Testimony of Alex Bonness

My name is Alex Bonness. I am fifteen years old and I am Eric's younger brother. I was diagnosed with juvenile diabetes when I was four. I don't remember the day I found out I had diabetes but I do remember being really scared of the finger pokes and shots. When I was diagnosed, no one on either side of our family had juvenile diabetes so living with it was a big shock to us. I remember feeling lost, confused, and alone. Some nights, I would throw tantrums and cry when it was time to go to bed. I never talked about why I did it. My parents thought it was because I afraid of the imaginary monster in my closet. Boy were they wrong! I was afraid of a monster alright, but it wasn't in my closet. It was diabetes.

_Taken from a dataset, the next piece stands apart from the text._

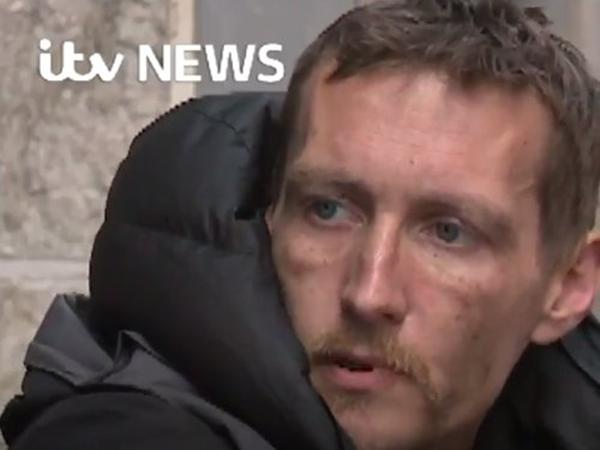 Stephen trong cuộc trò chuyện với kênh truyền hình ITV News, Anh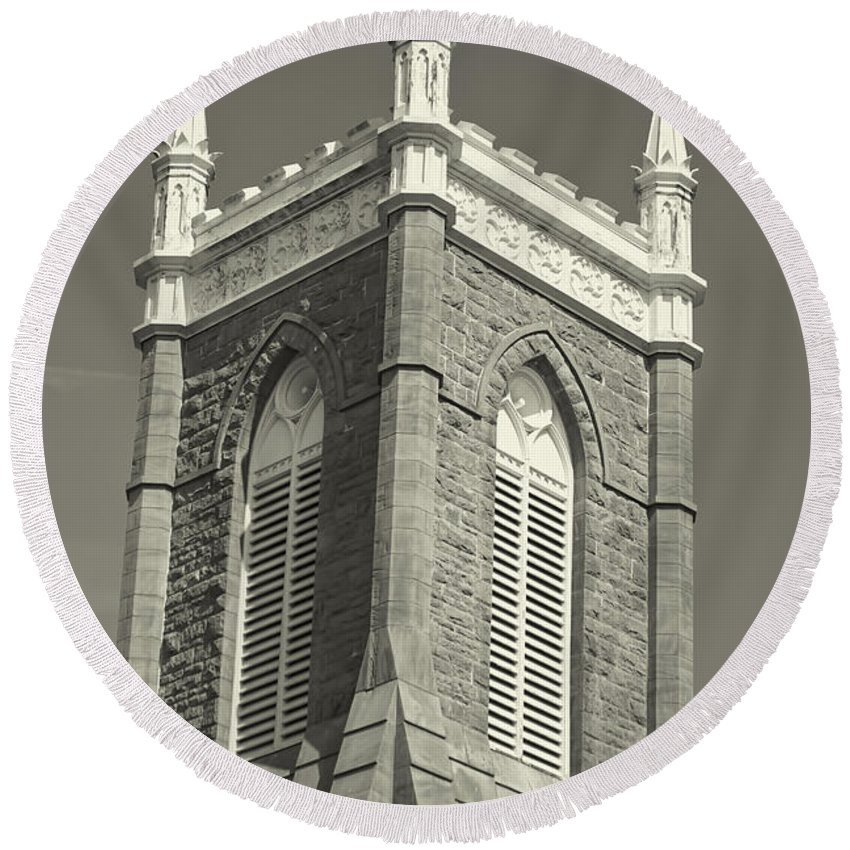 Round Beach Towel featuring the photograph Church In Tacoma Washington by Cathy Anderson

When I was seven, I felt like I was saved. That's when Eric was also diagnosed with diabetes. I know it sounds terrible to say I felt like I was saved because my big brother was diagnosed with diabetes. How could such a bad thing become a good thing? I was sad Eric had to go through so much pain because of diabetes, but somehow I no longer felt so alone with my disease. When Eric reached out to me, I made sure I was there for him. Don't get me wrong-Eric can be a real "pain". But it was important for me to help him.

As Eric and I have grown up together, we have always told each other we can beat diabetes. I know we can. But as I get older, my fears about diabetes seem to grow too. When Eric hit his teenage growth spurt, I watched his uncontrollable blood sugars skyrocket to extremely high levels because of his changing hormones. It scared me to death. I worried about Eric. Now, I am about to hit my teenage growth spurt-and I worry about me. I have cried myself to sleep. I have also cried with my mom about what scares me most: long-term diabetes complications like blindness and amputations. Mom always tries to comfort me. But she and I both know, I have had diabetes for ten years-complications could occur at anytime. For example, I have to go to the eye doctor every year. At my last eye appointment, I sat on pins and needles with every word my eye doctor said. She saw no signs of complications-yet! On the way home, I thought about what I would have done if she had seen blood vessels in my retina starting to deteriorate. I am not a little kid any more. I know my brother can't save me from going blind. But I also know that research can! And you can make that happen!

Thank you.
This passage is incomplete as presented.